▶ _Estratto della pagina_
* * * * *
Pensare che fino al 1975, in Italia, si poteva entrare per la prima volta in una cabina elettorale soltanto a ventuno anni, porta a uno stimolo ulteriore: che idea sarebbe se la soglia di voto fissata per coloro che compiono i diciotto fosse abbassata ai sedicenni? Magari per responsabilizzarli, e aprirli ancor prima al mondo della politica e alla responsabilità di prendere in mano scheda e matita ed esprimere le proprie idee per il bene altrui e di loro stessi: maturando una coscienza nazionale che forse, tra gli “sbarbati” tende ad essere più fievole.
* * * * *
▶ _Materiale fornito_
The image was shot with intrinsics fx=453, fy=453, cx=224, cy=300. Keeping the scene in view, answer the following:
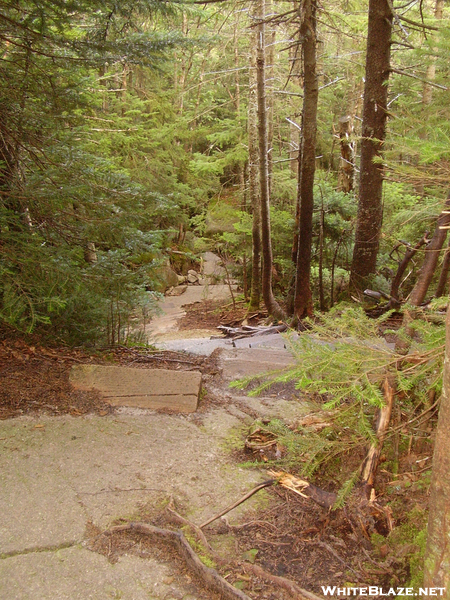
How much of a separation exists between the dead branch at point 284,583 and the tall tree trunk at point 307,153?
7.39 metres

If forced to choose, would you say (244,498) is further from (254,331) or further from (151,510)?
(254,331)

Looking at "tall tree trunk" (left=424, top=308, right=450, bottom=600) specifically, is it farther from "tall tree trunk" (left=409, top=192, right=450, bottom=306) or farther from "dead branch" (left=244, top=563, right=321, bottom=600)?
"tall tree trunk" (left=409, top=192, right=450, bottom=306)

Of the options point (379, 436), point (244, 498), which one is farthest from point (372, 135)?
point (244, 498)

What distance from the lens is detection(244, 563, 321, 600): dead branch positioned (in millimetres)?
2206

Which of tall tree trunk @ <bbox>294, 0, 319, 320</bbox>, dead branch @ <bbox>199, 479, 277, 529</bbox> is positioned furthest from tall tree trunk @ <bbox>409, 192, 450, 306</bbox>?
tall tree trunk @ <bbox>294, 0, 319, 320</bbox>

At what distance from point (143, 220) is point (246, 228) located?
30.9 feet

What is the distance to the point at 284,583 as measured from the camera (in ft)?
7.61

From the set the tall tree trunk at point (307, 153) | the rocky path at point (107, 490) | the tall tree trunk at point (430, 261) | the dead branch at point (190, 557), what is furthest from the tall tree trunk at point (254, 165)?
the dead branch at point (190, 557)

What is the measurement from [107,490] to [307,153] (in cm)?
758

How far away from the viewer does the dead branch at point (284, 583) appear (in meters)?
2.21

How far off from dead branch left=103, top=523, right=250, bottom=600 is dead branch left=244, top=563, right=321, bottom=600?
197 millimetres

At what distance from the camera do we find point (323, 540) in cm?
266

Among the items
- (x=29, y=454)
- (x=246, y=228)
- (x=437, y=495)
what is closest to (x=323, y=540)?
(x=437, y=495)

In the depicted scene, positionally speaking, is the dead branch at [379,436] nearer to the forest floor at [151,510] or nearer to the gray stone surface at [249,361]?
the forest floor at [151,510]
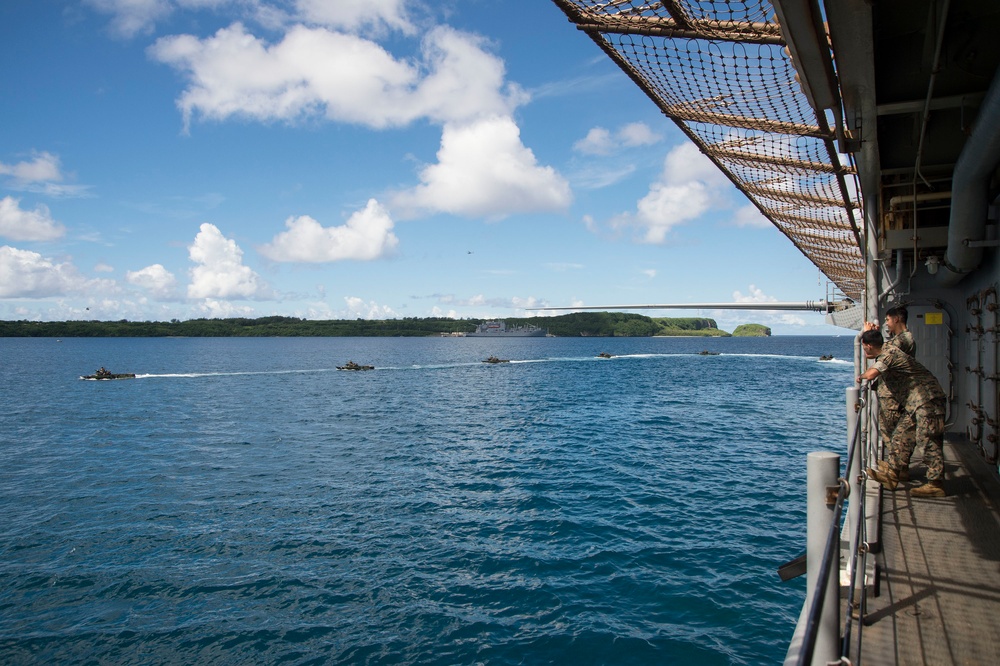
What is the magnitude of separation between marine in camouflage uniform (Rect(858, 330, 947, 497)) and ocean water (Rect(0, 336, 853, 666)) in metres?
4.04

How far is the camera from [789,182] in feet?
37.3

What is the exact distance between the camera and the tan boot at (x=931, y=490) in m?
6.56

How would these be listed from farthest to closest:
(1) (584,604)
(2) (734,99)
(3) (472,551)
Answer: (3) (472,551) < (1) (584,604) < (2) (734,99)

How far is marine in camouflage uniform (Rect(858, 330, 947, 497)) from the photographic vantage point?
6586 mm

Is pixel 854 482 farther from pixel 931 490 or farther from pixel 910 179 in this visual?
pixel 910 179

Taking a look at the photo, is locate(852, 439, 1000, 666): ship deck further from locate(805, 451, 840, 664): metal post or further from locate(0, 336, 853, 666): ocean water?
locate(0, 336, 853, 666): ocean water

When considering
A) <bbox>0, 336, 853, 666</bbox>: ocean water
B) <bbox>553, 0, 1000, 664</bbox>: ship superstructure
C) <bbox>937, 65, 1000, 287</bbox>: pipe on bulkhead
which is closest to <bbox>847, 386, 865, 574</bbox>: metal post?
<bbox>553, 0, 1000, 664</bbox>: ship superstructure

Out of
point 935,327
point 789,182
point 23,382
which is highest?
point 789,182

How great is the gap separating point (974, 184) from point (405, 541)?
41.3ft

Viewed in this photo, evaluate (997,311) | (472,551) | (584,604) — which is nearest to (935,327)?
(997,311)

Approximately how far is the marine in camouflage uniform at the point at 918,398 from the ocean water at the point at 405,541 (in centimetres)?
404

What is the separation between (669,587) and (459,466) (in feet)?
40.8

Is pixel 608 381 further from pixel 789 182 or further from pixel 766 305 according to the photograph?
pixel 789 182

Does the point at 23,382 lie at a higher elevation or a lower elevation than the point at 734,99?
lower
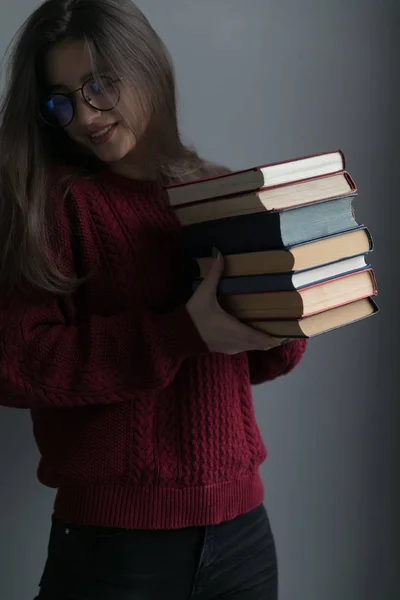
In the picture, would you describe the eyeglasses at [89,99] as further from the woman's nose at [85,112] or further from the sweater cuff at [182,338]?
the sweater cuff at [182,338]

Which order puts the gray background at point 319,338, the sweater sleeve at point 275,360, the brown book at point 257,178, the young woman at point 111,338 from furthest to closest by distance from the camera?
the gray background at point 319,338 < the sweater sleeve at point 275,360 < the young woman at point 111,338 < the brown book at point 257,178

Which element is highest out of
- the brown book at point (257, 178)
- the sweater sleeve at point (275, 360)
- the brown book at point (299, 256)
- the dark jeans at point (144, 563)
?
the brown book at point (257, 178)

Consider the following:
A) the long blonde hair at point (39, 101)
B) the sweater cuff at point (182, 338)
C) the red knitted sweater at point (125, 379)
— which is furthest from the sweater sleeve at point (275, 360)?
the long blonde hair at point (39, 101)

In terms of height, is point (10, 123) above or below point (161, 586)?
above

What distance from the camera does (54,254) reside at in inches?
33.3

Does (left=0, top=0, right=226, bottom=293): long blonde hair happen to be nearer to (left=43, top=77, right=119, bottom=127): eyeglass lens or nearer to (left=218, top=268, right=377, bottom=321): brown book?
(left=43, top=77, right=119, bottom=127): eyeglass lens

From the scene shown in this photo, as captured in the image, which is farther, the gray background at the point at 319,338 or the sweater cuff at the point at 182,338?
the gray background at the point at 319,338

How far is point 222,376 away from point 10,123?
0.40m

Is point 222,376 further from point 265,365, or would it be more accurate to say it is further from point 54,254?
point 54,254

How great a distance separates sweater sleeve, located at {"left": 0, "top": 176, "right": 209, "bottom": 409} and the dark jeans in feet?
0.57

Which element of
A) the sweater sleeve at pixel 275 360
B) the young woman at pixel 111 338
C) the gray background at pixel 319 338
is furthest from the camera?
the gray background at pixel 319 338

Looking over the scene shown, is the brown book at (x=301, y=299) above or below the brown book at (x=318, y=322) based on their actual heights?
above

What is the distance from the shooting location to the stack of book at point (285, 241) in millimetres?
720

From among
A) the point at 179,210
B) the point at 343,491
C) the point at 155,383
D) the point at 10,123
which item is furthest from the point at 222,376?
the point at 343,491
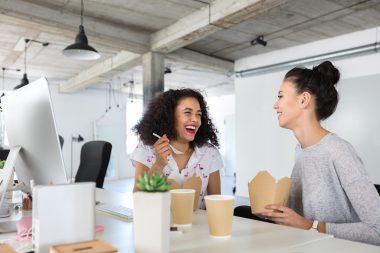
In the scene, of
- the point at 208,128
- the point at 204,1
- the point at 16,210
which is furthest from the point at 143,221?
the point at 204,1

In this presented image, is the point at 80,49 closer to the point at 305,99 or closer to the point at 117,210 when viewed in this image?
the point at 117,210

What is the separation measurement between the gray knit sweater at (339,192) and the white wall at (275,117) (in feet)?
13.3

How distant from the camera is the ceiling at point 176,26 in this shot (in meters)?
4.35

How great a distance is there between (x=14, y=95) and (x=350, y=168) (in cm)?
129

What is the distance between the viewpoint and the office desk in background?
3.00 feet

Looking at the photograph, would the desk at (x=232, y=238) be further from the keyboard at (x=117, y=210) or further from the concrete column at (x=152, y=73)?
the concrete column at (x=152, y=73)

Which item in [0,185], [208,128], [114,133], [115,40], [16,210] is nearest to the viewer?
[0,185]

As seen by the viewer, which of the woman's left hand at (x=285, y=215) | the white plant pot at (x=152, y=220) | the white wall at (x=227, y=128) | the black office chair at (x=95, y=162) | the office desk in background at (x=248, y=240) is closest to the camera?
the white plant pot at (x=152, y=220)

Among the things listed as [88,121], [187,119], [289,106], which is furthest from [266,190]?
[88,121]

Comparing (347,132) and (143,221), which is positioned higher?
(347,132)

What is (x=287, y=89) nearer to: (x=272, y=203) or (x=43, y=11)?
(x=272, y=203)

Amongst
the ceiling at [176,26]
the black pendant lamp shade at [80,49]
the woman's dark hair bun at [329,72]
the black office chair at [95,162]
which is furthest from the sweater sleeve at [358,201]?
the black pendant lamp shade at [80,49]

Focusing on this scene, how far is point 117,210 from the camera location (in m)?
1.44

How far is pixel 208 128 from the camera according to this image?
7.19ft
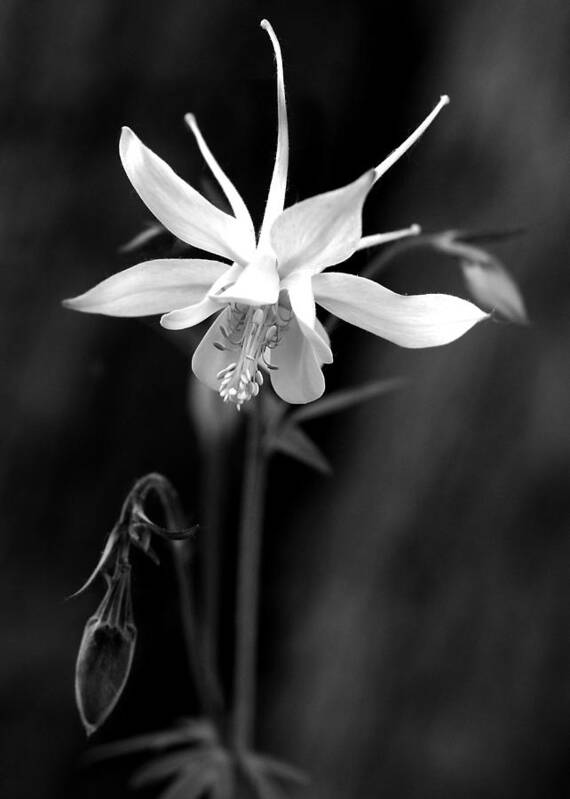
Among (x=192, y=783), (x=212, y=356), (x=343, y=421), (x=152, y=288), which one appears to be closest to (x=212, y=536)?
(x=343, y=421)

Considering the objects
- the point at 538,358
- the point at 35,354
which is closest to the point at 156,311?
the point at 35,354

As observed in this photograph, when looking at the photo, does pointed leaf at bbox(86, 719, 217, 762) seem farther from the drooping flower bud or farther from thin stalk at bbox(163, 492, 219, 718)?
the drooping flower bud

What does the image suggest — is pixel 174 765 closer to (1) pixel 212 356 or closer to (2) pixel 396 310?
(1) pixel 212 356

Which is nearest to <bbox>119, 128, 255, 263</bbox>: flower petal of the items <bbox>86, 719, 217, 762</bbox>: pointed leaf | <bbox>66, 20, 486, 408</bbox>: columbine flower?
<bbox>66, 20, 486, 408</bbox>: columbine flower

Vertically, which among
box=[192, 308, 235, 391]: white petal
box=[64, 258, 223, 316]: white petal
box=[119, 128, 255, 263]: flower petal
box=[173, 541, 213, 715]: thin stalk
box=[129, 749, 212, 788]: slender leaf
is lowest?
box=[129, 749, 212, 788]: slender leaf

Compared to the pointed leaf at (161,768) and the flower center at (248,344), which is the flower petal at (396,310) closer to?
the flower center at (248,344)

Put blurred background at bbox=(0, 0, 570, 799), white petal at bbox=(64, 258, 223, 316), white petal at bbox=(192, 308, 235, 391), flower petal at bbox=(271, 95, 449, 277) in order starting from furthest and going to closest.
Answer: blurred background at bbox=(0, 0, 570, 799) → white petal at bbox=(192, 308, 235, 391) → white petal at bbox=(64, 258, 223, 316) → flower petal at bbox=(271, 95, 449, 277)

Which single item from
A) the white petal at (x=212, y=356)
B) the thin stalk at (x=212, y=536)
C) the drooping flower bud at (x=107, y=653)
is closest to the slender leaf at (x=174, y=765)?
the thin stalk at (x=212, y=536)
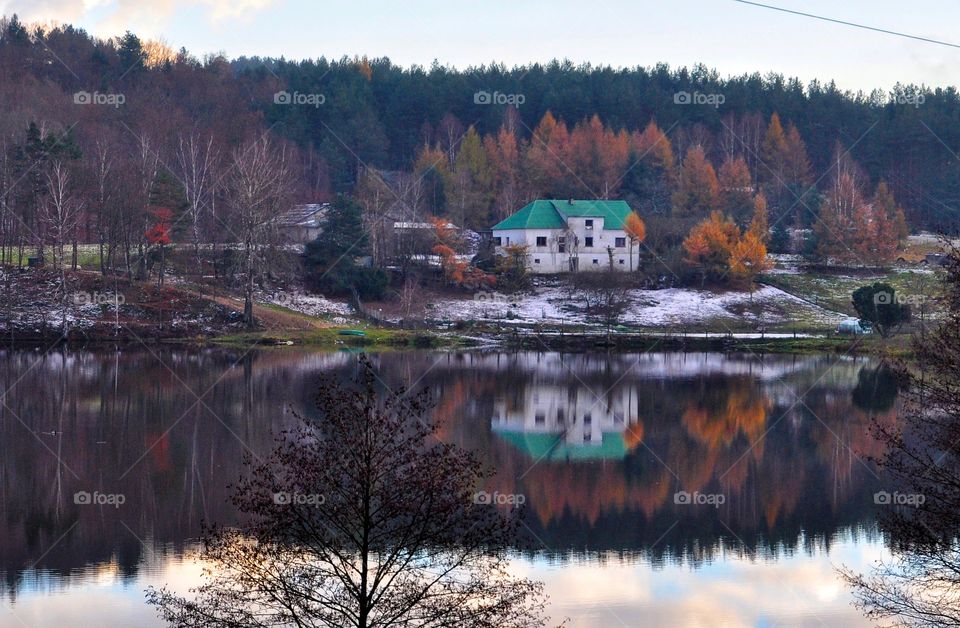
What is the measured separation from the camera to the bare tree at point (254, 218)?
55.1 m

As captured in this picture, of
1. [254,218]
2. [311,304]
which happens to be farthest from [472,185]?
* * * * *
▶ _Completa quanto segue_
[a] Riporta parola per parola il tratto del brano sull'età del voto che va da "Pensare che fino" fino a "essere più fievole.".
[b] Secondo il brano sull'età del voto, fino a quale anno in Italia si poteva entrare per la prima volta in una cabina elettorale soltanto a ventuno anni?

▶ _Risposte alle consegne_
[a]
Pensare che fino al 1975, in Italia, si poteva entrare per la prima volta in una cabina elettorale soltanto a ventuno anni, porta a uno stimolo ulteriore: che idea sarebbe se la soglia di voto fissata per coloro che compiono i diciotto fosse abbassata ai sedicenni? Magari per responsabilizzarli, e aprirli ancor prima al mondo della politica e alla responsabilità di prendere in mano scheda e matita ed esprimere le proprie idee per il bene altrui e di loro stessi: maturando una coscienza nazionale che forse, tra gli “sbarbati” tende ad essere più fievole.

[b] Fino al 1975.